Segundo Ponzini, o desempenho reflete não apenas a força do empresariado local, mas também o esforço contínuo da Junta Comercial em modernizar e desburocratizar seus processos. “Hoje, a média para abrir uma empresa no Estado é de apenas seis horas. Isso impressiona e mostra o quanto evoluímos. A burocracia existe como garantia legal ao empresário, mas o processo se tornou ágil e seguro”, destacou o vice-presidente.
Ponzini reforçou sobre o cenário em Três Lagoas,que foi o terceiro município com maior número de novas empresas abertas em dezembro de 2025, com 52 registros apenas no mês de dezembro, demonstrando o papel estratégico da cidade na economia estadual.

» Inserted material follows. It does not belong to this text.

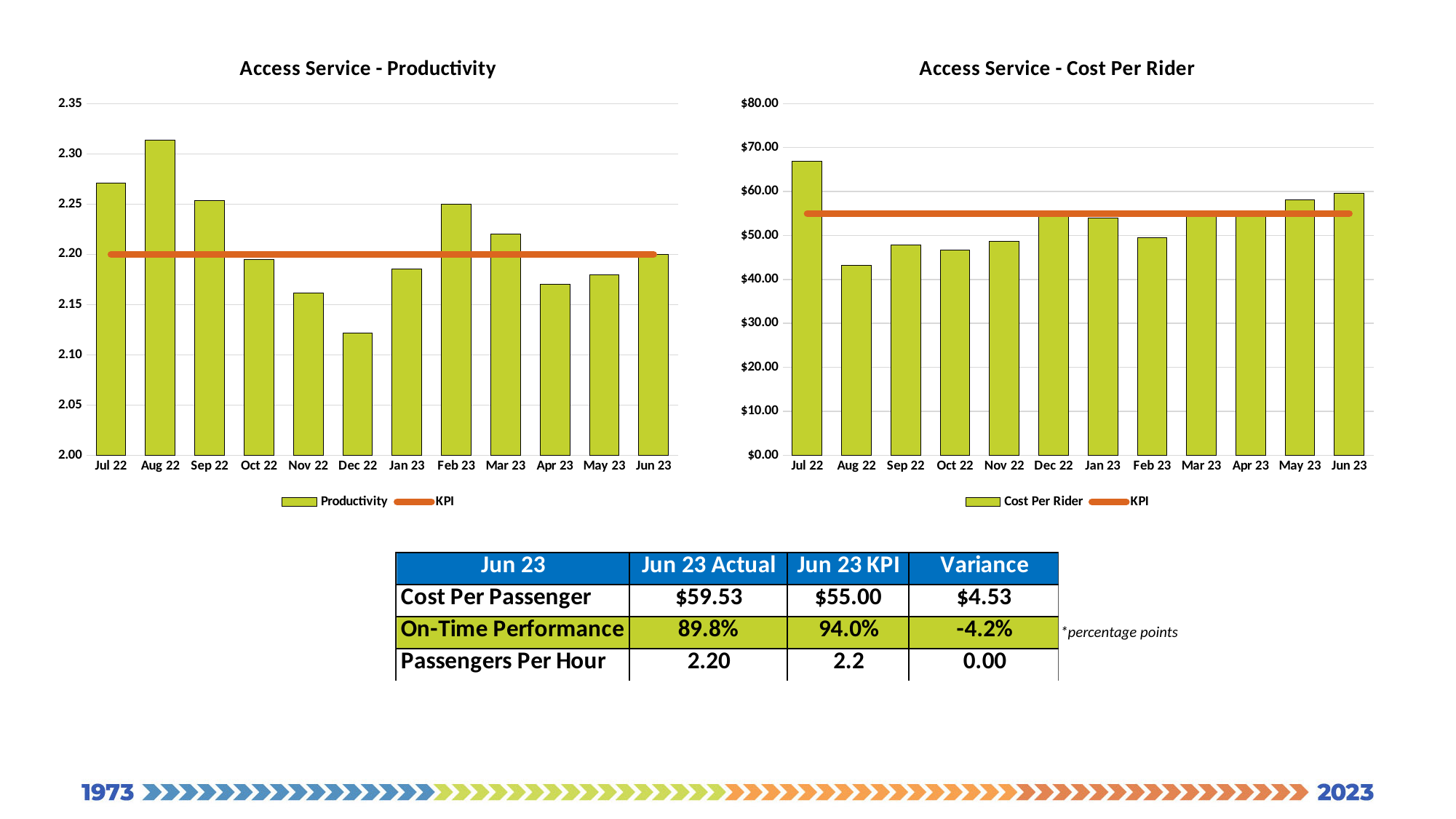
In the "Access Service - Cost Per Rider" chart, which is larger, the cost per rider for Jul 22 or for Jun 23? Jul 22 In the "Access Service - Productivity" chart, how many months are shown on the x axis? 12 What kind of chart is the "Access Service - Productivity" chart? combination bar and line chart How many series does the legend of the "Access Service - Cost Per Rider" chart list? 2 In the "Access Service - Productivity" chart, which month has the lowest productivity bar? Dec 22 In the "Access Service - Productivity" chart, is the value for Dec 22 greater or less than 2.15? less In the "Access Service - Cost Per Rider" chart, which month has the highest cost per rider? Jul 22 In the "Access Service - Cost Per Rider" chart, is the value for Jul 22 greater or less than $60.00? greater In the "Access Service - Productivity" chart, what is the productivity value for Jun 23? 2.20 What are the two legend entries of the "Access Service - Cost Per Rider" chart? Cost Per Rider and KPI In the "Access Service - Cost Per Rider" chart, which month has the lowest cost per rider? Aug 22 In the "Access Service - Productivity" chart, which month has the highest productivity bar? Aug 22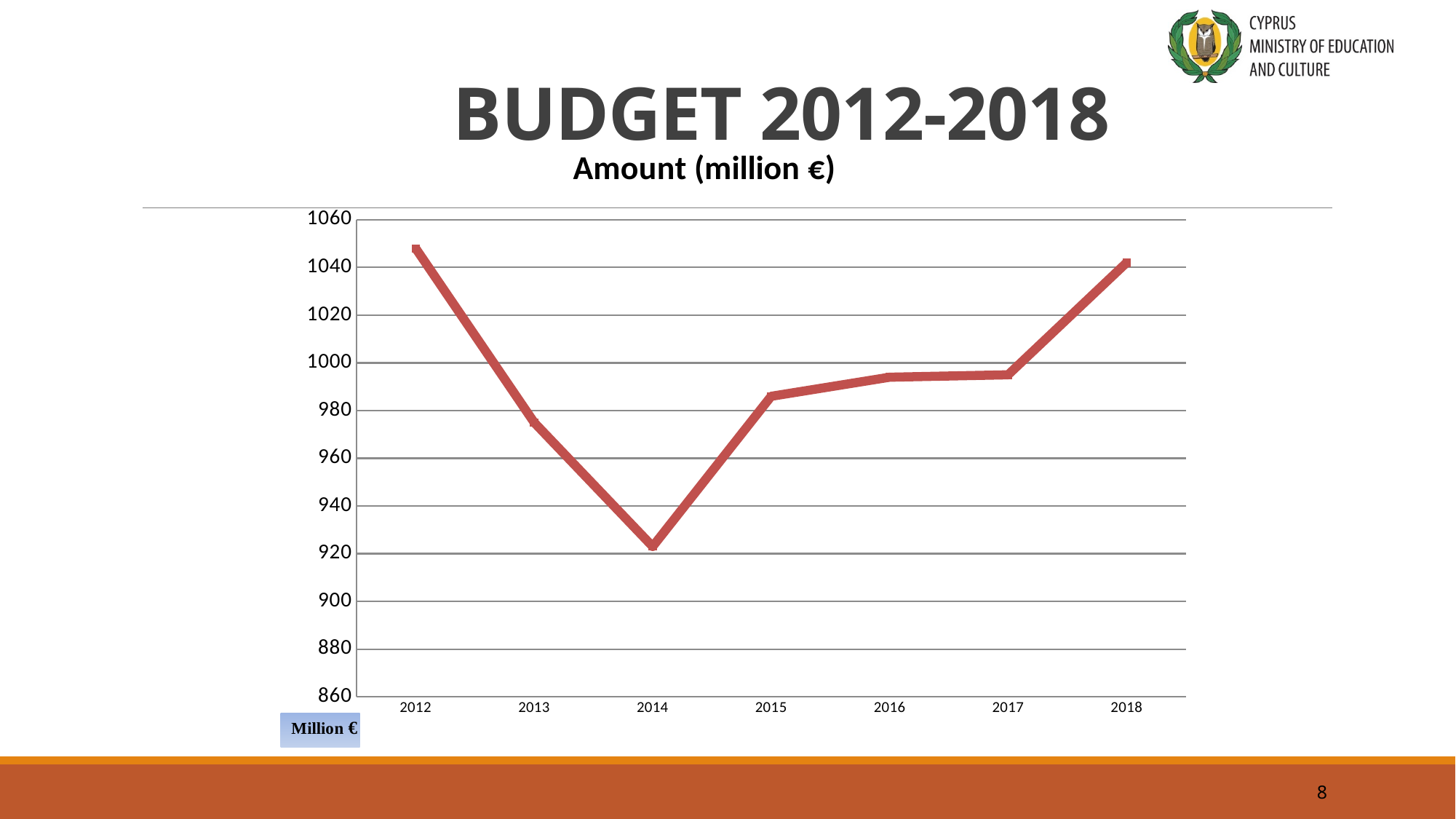
How many years are plotted on the x axis of the chart? 7 What is the title shown above the chart's plot area? Amount (million €) What kind of chart is shown on the slide? line chart Which is larger, the value for 2013 or the value for 2015? 2015 Is the value for 2013 greater or less than 980? less Do the values rise or fall from 2012 to 2014? fall Is the value for 2016 greater or less than 1000? less Is the value for 2012 greater or less than 1040? greater Which year has the lowest budget amount in the chart? 2014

O setor industrial também se destacou no balanço, representando 3,6% das novas aberturas no ano. Para Ponzini, o número é reflexo de políticas públicas que buscam agregar valor à produção local e atrair novos investimentos. “O Mato Grosso do Sul sempre teve incentivos voltados à indústria. Desde os anos 80, trabalhamos para transformar nossa produção agropecuária em produtos industrializados. Esse movimento continua forte e ajuda a diversificar nossa economia”, explicou.
Ele relembrou ainda o histórico papel da implantação da indústria de celulose em Três Lagoas, marco do processo de industrialização da região leste do Estado. Mesmo com 9.599 empresas extintas ao longo do ano, o saldo final é amplamente positivo. A Jucems, segundo Ponzini, tem buscado facilitar também os processos de encerramento empresarial, que hoje não possuem custo para o empreendedor.
“Muitas empresas estavam inativas há anos por causa do alto custo de fechamento. Agora, com a gratuidade, as pessoas podem regularizar suas situações. É uma medida que traz transparência e eficiência para todo o sistema”, afirmou.
Em 2025, a Jucems também deu um passo importante rumo à transformação digital, com a adoção de ferramentas de inteligência artificial (IA) para agilizar análises e reduzir falhas nos processos.
“A IA faz uma espécie de peneira inicial, apontando correções e facilitando a vida de contadores e advogados. Isso diminui o tempo de análise e evita erros”, explicou Ponzini, destacando que o sistema foi desenvolvido a partir de parcerias com a Rede SIM e outras juntas comerciais do país.
A tecnologia permitiu à Junta lidar com uma carga recorde de trabalho no fim do ano, quase 2 mil processos diários, segundo ele, sem comprometer a agilidade e a qualidade dos serviços prestados.
Além da tecnologia, a Jucems tem investido em treinamentos no interior do Estado, voltados especialmente para contadores e profissionais que atuam na formalização de empresas. Ponzini citou ainda a implantação de sistemas de viabilidade automática em municípios que aderirem ao projeto, medida que promete acelerar ainda mais a abertura de novos negócios em 2026.
Ponzini reforçou o compromisso da Jucems em continuar trabalhando para facilitar a vida de quem quer empreender. “Nosso objetivo é transformar tudo em benefícios para a comunidade. Quando o empreendedor cresce, ganham o município, o Estado e toda a sociedade”, concluiu.